Acogidos, pues bajo el confortable tenderete, Juan de la Cirila le entró al Cacaseno.

—Estarás contento, ¿no? Ya tienes tu reforma laboral aprobada.

—No empecemos, tío Juan, la reforma no es mía, es un bien para todas las personas trabajadoras de este país que ven recuperados muchos de sus derechos perdidos en la última reforma que, por cierto hicieron los tuyos a golpe de decreto sin contar más que con ellos mismos.

—Pero no me negarás que la habéis sacado de chiripa.

—No te lo niego porque es verdad, tío Juan.
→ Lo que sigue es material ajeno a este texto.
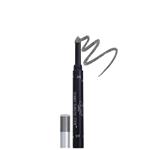 سایه چشم قلمی سیاته مدل Shadow Stick شماره 1 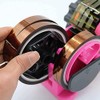 Exoggo Multi-Cut Sublimation Heat Tape Dispenser 1" and 3"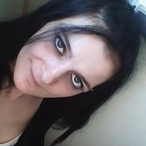 Tchat en direct avec Loulou8102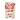 Strawberry Cheesecake | Cream of Rice | Elev8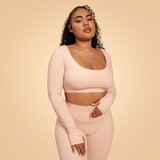 BeastPink Ženska sportska majica Sense Pink | Eponuda.ba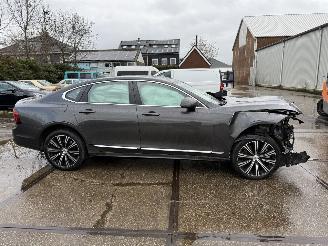 Volvo S-90 S90 B5 Recharge Ultimate Bright picture 3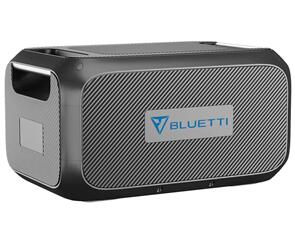 BLUETTI B230 EXPANSION BATTERY POWER STATION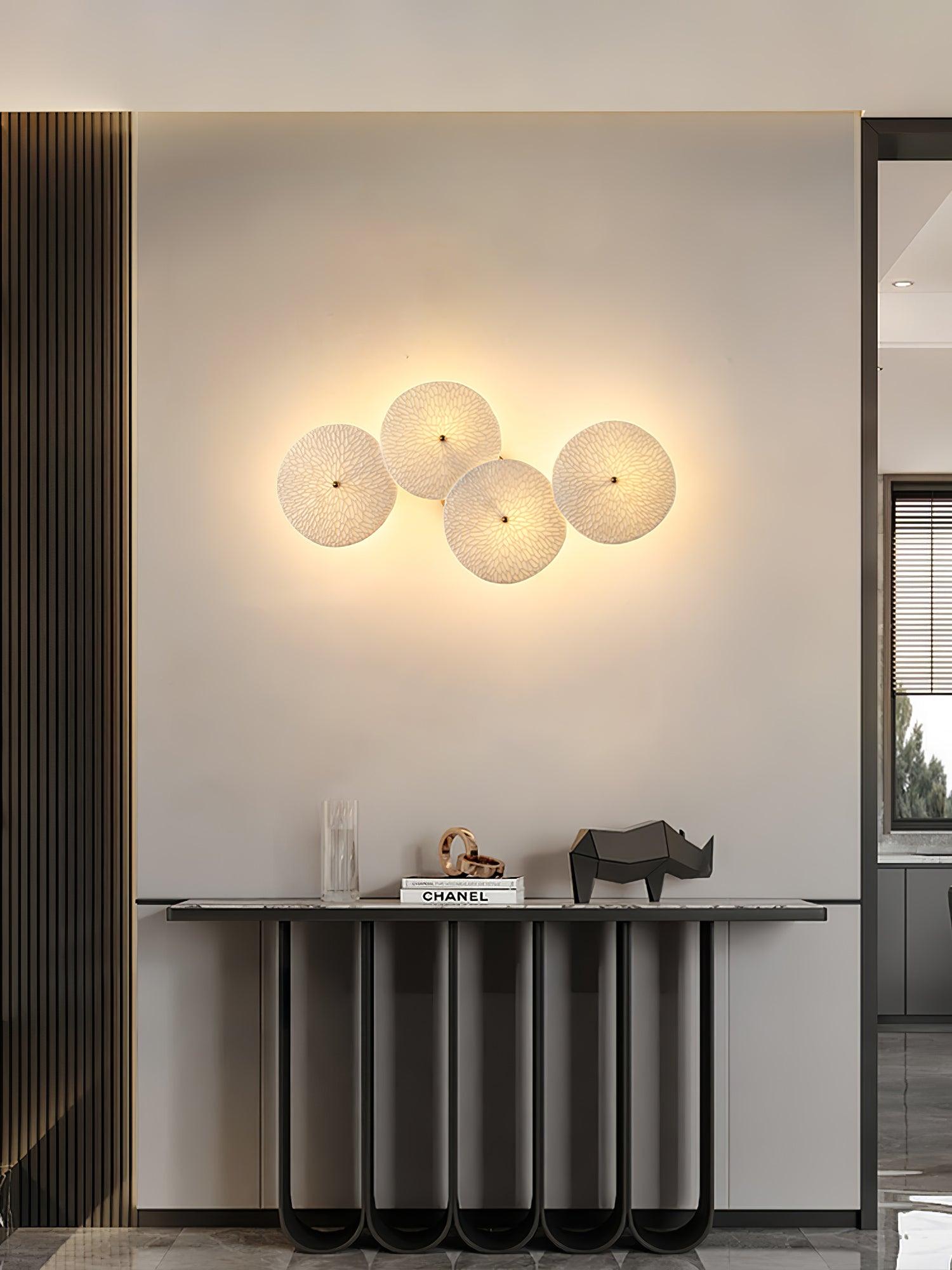 Lotus_Cascade_Wall_Lamp__14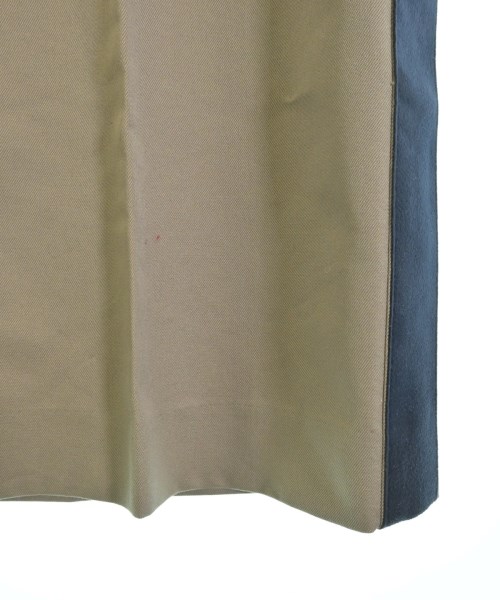 FRAMeWORK（フレームワーク）チノパン ベージュ サイズ:36(S位) レディース/2200623762028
Y bastante tristeza me causa tener que reconocer el papel de algunos partidos de izquierda que han votado en contra por razones políticas que no se me alcanzan, mezclando la velocidad con el tocino con gran perjuicio para la clase trabajadora. Y tiene guasa lo del votador ignorante del PP.

—De no ser por ese error informático, no salía la ley.

—Informático, ja. Más bien ignorantico, y no me digas que los dos trásfugas se equivocaron también.

—Todo el mundo tiene derecho a cambiar de opinión, Cacaseno.

—Eso es no tener vergüenza. Se llama venderse, en términos llanos.

—Tengamos la fiesta en paz —tercia Maruja— bien está lo que bien acaba. Lo que es menester es que esto les sirva de lección a los políticos y cuando negocien sobre algo lo hagan sobre esos elementos concretos y no metiendo por medio los intereses políticos como ha pasado con esta ley. Esa es la postura que defiende mi Yolanda, que si hubiera muchos y muchas como ella, otro gallo nos cantara.

—En eso parece que anda la gallega, a ver si un grupo de mujeres con sentido común enderezan esto, porque si no, entre macrogranjas, cherras y remolachas no hacemos más que marear la perdiz y poner palos en la rueda, que bastante tiene ya con lo que tiene para seguir girando.

—No me piches, Cacaseno. El líder de mi partido hace muy bien su papel de oposición, lo que pasa es que toda la izquierda le tiene manía.

—Lo que hace el líder de tu partido es oponerse a todo por sistema, porque no tiene nada que ofrecer a cambio y encima está cagado —con perdón— porque le está comiendo el terreno por la derecha el del caballo andaluz y por el centro no tiene donde apoyarse.

—Entre unos y otros está mi Yolanda y su grupo. Así empezó Podemos y mira cómo ha cambiado el panorama político desde que empezaron con aquel movimiento que entonces ni siquiera era partido, ¿no te parece, Fernández?

—Pues no sé si ese será el futuro deseable, Maruja, pero es preciso que algo suceda, porque esta situación de deterioro solo trae que el desafecto político entre la población crezca y el país se empobrezca en lo que a relaciones sociales se refiere. Necesitamos una regeneración política y, sobre todo una derecha razonable y colaboradora que se aleje del extremismo irracional que le ha salido a la diestra mano.

—Que el señor te escuche, Fernández.

—Con que escuchara algún político me conformaría, Maruja.